There were many other such situations in which Mr. Allman blithely put himself in harm’s way.

“I admired him for his courage and his quick tongue,” Jonathan Randal, a former Washington Post correspondent, said in an email, describing Mr. Allman as “funny, irreverent, insightful, opinionated.”

“He cultivated a kind of foppish screwball persona to go along with his acerbic pen.” Mr. Randal said.

Timothy Damien Allman was born on Oct. 16, 1944, in Tampa, Fla., to Paul J. Allman, a U.S. Coast Guard officer and later an instructor at a maritime school, and Felicia (Edmonds) Allman, an antiques dealer. He was 5 when the family moved to Glen Mills, Pa., where Mr. Allman grew up and attended schools.

He attended Harvard College, where he “didn’t do anything but smoking, drinking and writing, and didn’t learn anything,” his partner, Mr. Sui, recalled him saying.

After graduating in 1966, he joined the Peace Corps largely to escape the draft. Mr. Allman was assigned to a village in Nepal, which was his initiation into a world of “hardship and suffering” that he had known nothing about, having grown up as a “middle-class American,” Mr. Sui said.

With the Vietnam War still raging when Mr. Allman left the Peace Corps, he was hired by an English-language newspaper in Bangkok. American reporters noticed him, Mr. Sui said, and his career was launched.

He was proud of that period in Indochina, Mr. Sui said, where “he went into the killing fields in a jeep” and saw “people buried alive.”

Mr. Allman went on to report from more than 80 countries. His last project was “In France Profound: The Long History of a House, a Mountain Town, and a People,” a book to be published in August about his house in the southwest of France, the village in which it is situated and the deep connections he discovered there with France’s immemorial past.

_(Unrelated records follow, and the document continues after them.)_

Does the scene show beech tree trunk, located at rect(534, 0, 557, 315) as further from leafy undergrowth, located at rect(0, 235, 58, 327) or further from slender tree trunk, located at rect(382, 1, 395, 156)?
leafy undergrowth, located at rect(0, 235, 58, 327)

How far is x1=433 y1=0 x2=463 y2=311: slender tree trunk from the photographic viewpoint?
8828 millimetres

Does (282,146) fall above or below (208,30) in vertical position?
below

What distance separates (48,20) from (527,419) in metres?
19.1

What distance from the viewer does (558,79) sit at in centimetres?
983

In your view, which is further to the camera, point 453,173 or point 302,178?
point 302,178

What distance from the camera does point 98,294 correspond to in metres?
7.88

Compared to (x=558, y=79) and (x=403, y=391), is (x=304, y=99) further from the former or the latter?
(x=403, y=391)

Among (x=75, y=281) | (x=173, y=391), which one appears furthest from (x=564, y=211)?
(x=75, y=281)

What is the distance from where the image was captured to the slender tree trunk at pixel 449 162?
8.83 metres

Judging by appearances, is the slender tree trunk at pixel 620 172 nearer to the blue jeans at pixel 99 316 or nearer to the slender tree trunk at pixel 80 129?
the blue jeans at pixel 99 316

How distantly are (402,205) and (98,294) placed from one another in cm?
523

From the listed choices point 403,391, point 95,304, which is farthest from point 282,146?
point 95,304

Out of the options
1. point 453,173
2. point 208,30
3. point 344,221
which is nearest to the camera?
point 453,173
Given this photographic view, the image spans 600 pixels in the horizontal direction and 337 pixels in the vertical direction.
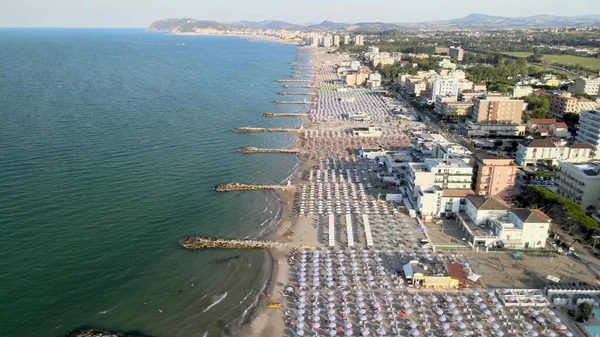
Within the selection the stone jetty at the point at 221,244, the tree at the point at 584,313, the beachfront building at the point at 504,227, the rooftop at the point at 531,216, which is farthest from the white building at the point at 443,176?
the tree at the point at 584,313

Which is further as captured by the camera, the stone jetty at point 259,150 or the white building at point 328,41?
the white building at point 328,41

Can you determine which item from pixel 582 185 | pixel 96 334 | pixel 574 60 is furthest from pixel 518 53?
pixel 96 334

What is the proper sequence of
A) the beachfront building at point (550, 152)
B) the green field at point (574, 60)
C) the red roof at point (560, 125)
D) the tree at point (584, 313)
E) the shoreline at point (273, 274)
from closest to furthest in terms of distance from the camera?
the tree at point (584, 313), the shoreline at point (273, 274), the beachfront building at point (550, 152), the red roof at point (560, 125), the green field at point (574, 60)

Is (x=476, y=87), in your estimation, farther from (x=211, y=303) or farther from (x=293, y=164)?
(x=211, y=303)

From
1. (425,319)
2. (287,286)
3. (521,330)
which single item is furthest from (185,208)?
(521,330)

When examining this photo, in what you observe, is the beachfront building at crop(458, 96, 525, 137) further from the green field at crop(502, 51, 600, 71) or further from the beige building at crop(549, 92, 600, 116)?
the green field at crop(502, 51, 600, 71)

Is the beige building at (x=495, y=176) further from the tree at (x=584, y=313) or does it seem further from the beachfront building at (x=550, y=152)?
the tree at (x=584, y=313)
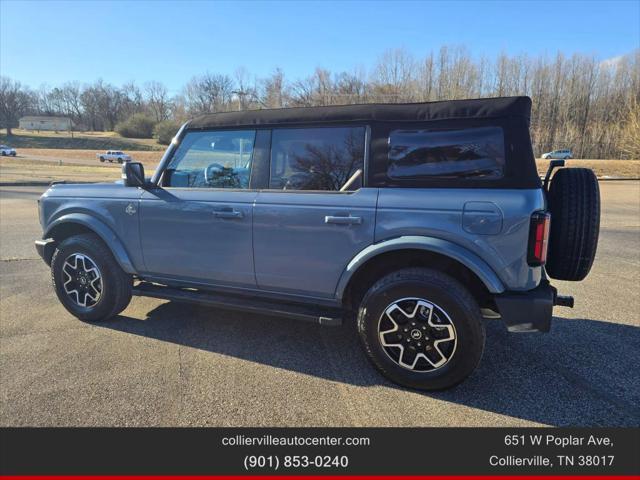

In addition to Mr. Sui, who met Mr. Allman more than 20 years ago while Mr. Sui was completing a Ph.D. at Columbia University, Mr. Allman is survived by a brother, Stephen, and a sister, Pamela Allman. He lived in France and New York.

“He was a man of tremendous courage,” Mr. Sui said. “He would definitely face it. T.D. doesn’t yield. He’s not a negotiator. And he had the best charm.”